With the British successfully moved out, the island became a United States Army post for almost 200 years, before it was turned over to the Coast Guard, who shut down operations in 1996. Where it sat. While people squabbled over what to do with this prime real estate. The issue would bubble up in the press every now and then, but nobody really cared about this small island with a great, though challenging, location, and with some not so great views.
It’s New York. Discussions were, shall we say, messy. In 2012, (almost 20 years after its abandonment), then mayor Michael Bloomberg broke ground on the new Governors Island National Monument. It is still very much a work in progress. Come on! We’re haven’t finished rebuilding the World Trade Center complex. For a city that never sleeps, we move pretty slowly.
There are any number of ferries from Manhattan and Brooklyn that will get you to the island. The day I visited, there was a colorful and eclectic artist/scientist event. It was too early in the day for me to dare a taste of the ‘ants on a log’ samplers—real ants atop peanut butter filled celery sticks—offered by the charming if eccentric insect farmers.

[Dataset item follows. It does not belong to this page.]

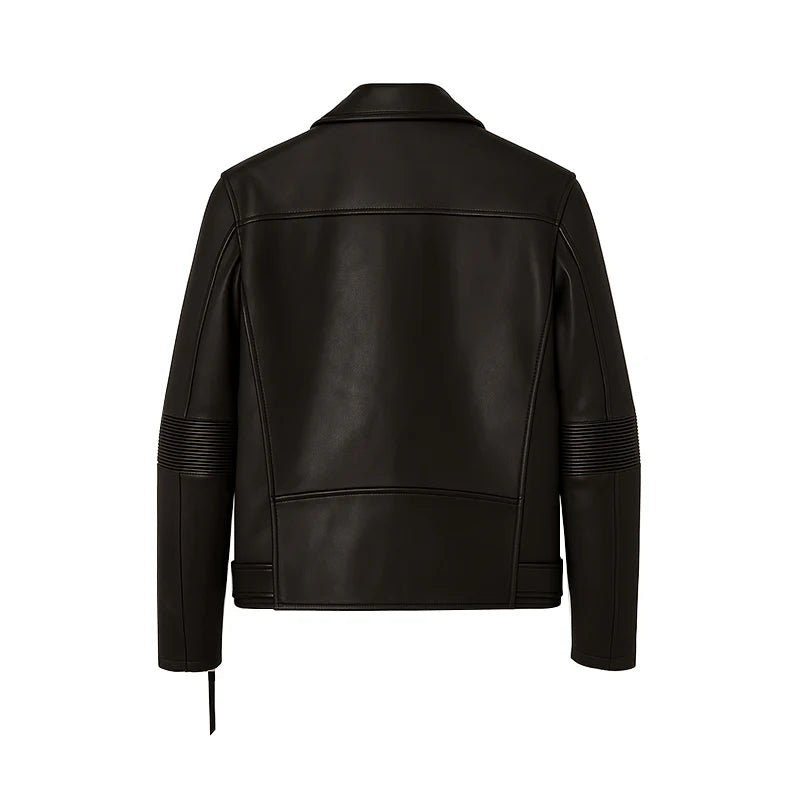 Men's Leather Biker Jacket with Zippers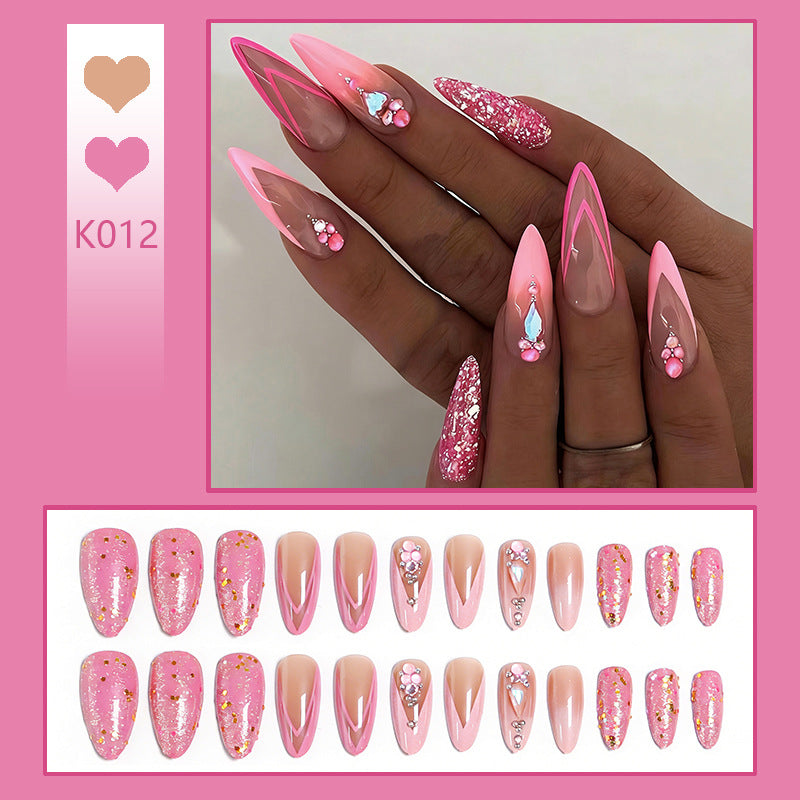 Artificial nail set with glamorous glitter and romantic flower decorations Acalora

We also took a quick spin around the island (Citibike is available!) and bumped into the organic farm, the glamping (glamorous camping) grounds, which are soon to be landscaped, and the lovely but not quite maintained brick housing quarters.
All in all, a fun visit that definitely showcased the quirks of New York City. The first few ferries are free! Otherwise it’ll cost you $3. Well worth the trip to cool down on a steamy summer day.